(Scraped caption text data)
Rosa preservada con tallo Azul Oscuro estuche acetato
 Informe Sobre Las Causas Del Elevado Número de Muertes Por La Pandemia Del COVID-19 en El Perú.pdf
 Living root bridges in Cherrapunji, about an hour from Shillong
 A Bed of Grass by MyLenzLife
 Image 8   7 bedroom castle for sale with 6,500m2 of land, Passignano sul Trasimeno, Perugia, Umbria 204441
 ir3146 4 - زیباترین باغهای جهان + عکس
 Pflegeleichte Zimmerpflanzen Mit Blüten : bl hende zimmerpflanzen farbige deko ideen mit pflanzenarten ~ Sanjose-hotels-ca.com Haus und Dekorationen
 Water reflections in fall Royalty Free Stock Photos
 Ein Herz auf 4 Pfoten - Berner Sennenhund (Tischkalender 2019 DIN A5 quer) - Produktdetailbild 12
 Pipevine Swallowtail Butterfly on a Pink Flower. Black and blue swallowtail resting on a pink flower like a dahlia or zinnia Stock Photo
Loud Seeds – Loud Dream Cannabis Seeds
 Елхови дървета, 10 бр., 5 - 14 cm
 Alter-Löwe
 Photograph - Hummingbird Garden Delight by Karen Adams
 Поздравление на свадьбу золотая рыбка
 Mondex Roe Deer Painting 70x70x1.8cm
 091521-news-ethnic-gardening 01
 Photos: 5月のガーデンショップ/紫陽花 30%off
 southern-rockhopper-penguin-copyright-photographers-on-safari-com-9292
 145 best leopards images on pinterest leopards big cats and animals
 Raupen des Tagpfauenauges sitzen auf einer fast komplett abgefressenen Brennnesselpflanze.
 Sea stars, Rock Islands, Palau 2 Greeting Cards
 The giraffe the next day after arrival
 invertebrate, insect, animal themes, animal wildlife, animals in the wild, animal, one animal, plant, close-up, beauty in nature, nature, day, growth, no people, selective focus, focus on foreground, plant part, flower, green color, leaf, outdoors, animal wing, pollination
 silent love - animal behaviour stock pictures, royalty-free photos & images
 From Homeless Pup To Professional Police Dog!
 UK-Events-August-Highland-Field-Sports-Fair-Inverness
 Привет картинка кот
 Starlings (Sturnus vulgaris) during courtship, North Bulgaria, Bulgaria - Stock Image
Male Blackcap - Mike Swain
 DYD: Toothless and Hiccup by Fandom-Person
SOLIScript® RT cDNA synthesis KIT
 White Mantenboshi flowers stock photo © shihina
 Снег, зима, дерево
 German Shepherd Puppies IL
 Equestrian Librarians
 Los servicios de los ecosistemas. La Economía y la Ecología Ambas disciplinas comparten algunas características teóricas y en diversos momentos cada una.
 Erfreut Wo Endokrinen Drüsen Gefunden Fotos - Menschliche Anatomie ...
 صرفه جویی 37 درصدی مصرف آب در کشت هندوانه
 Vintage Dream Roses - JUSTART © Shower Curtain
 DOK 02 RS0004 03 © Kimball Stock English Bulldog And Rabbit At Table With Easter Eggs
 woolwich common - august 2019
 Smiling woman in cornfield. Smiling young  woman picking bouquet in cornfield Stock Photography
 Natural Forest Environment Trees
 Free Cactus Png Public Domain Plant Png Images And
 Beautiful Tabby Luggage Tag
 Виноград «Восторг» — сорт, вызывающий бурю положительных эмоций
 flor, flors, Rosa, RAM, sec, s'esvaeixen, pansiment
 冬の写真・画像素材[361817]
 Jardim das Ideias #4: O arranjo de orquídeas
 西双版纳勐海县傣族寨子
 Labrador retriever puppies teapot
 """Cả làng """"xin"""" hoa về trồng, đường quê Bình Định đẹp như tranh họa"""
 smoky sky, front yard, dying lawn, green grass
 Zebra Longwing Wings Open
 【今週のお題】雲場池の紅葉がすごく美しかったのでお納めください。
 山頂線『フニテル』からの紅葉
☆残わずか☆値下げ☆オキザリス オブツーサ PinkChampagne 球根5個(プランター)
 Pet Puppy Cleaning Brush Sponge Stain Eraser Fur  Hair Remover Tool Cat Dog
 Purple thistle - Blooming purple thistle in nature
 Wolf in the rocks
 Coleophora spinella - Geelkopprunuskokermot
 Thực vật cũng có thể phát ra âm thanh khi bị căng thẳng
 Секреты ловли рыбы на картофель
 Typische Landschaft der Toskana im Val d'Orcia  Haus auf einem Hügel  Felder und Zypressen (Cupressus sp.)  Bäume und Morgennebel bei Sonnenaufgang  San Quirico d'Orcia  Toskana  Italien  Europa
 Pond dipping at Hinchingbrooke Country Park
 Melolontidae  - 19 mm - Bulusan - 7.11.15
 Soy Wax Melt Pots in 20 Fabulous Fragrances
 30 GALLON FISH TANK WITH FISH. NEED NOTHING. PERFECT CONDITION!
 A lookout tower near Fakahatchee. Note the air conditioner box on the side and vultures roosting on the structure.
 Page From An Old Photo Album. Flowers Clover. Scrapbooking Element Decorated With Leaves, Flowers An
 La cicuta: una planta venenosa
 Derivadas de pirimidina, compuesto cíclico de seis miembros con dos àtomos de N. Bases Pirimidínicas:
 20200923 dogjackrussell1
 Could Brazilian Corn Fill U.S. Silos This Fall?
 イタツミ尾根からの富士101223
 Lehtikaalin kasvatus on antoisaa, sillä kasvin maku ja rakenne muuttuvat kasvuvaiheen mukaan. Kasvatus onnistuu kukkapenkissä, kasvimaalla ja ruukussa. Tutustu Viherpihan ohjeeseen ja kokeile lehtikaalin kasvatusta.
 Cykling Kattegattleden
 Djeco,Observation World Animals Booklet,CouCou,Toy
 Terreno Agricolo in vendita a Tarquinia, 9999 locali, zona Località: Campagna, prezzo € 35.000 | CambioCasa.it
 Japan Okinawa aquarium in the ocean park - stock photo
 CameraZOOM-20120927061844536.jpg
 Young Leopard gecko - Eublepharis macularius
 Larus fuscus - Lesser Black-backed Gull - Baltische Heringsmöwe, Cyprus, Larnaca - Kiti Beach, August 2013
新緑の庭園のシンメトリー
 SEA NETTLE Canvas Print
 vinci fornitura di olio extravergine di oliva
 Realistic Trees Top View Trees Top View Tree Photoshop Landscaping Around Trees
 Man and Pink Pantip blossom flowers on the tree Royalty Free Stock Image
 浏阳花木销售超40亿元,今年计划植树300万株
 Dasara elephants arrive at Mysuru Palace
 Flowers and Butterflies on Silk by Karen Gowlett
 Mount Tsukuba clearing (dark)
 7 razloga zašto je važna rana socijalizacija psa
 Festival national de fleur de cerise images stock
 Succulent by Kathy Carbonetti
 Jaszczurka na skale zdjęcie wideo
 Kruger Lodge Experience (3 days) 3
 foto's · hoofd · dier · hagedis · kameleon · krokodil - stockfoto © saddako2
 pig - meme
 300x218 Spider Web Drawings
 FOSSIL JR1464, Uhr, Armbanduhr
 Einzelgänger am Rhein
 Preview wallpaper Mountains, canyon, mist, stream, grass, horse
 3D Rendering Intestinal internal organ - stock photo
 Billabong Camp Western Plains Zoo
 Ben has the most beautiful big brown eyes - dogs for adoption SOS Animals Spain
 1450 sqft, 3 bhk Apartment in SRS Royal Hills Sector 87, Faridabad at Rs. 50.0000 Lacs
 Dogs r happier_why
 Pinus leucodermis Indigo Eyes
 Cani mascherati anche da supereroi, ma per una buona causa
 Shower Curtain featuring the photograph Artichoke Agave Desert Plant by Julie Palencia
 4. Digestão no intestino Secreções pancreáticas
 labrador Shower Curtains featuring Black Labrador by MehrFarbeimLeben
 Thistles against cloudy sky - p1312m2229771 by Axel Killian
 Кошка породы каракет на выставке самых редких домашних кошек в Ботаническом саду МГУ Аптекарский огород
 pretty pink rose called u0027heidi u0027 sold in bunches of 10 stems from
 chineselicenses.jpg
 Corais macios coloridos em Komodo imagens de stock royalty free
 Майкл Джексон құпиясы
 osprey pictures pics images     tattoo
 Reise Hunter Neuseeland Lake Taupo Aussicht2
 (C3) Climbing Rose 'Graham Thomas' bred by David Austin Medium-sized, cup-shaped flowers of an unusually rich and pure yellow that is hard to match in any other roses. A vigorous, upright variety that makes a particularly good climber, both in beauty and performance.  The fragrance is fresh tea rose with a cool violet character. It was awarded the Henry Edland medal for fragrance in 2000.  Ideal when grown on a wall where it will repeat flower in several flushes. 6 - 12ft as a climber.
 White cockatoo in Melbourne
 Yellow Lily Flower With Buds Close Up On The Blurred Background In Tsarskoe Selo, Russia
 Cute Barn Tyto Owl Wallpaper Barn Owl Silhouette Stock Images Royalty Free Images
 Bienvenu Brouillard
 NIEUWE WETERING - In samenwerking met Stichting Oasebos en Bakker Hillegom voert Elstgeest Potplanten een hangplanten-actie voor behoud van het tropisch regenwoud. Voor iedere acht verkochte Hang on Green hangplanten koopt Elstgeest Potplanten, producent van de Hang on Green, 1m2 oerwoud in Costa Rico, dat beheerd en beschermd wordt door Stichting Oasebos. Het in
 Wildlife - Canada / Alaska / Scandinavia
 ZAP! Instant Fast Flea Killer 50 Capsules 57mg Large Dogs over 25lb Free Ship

Task requirements ▸ Beginning with the line that has "Pflegeleichte Zimmerpflanzen Mit" and ending with the line that has "Ein Herz auf", set down the lines above exactly and include no others.

Completed task ▸
 Pflegeleichte Zimmerpflanzen Mit Blüten : bl hende zimmerpflanzen farbige deko ideen mit pflanzenarten ~ Sanjose-hotels-ca.com Haus und Dekorationen
 Water reflections in fall Royalty Free Stock Photos
 Ein Herz auf 4 Pfoten - Berner Sennenhund (Tischkalender 2019 DIN A5 quer) - Produktdetailbild 12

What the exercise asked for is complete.